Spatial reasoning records
□ □ □ □ □ □ □
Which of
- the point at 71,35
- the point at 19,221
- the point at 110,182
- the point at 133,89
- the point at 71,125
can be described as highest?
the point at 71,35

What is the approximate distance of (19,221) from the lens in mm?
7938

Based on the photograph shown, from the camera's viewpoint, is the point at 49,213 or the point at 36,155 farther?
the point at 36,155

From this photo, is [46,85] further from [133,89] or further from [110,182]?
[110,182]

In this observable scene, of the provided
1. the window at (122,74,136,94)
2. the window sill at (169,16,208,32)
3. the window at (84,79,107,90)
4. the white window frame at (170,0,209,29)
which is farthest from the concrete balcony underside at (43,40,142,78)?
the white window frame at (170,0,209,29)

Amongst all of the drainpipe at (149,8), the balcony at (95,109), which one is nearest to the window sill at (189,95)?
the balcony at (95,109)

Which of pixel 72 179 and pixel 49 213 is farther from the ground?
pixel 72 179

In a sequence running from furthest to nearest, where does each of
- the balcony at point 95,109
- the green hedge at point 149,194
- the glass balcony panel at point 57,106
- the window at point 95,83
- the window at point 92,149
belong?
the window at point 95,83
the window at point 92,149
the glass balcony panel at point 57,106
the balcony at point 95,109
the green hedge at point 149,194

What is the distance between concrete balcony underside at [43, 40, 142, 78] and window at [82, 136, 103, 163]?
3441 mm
□ □ □ □ □ □ □
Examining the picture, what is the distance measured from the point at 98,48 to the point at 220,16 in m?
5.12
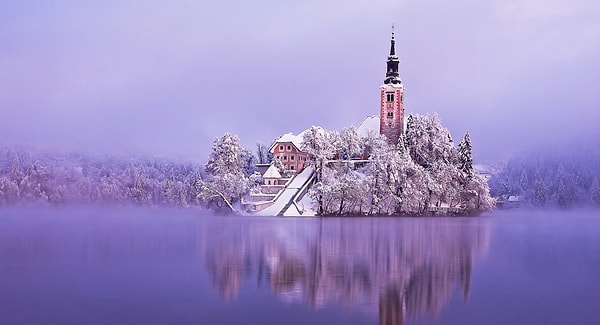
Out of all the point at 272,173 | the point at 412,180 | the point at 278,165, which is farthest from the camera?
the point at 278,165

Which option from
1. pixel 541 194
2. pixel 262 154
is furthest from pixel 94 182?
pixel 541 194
□ □ □ □ □ □ □
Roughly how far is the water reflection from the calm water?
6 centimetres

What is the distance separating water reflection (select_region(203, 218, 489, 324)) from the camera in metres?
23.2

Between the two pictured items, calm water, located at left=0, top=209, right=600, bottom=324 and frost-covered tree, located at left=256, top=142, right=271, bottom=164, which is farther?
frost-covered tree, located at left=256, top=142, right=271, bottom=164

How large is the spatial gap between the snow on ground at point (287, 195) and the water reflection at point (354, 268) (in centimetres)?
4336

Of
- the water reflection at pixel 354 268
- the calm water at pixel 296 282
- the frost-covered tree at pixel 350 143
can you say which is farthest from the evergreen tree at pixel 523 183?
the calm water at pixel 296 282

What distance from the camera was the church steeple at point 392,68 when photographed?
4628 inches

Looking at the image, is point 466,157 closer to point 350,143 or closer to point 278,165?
□ □ □ □ □ □ □
■ **Set problem**: Pull out every line in the records above that contains the word "ground", matching case exactly.

■ **Answer for this exercise**:
Which of pixel 72 179 and pixel 49 213 is farther from the ground?
How large is the spatial gap between the snow on ground at point (287, 195) and the water reflection at point (354, 268) (in centimetres)?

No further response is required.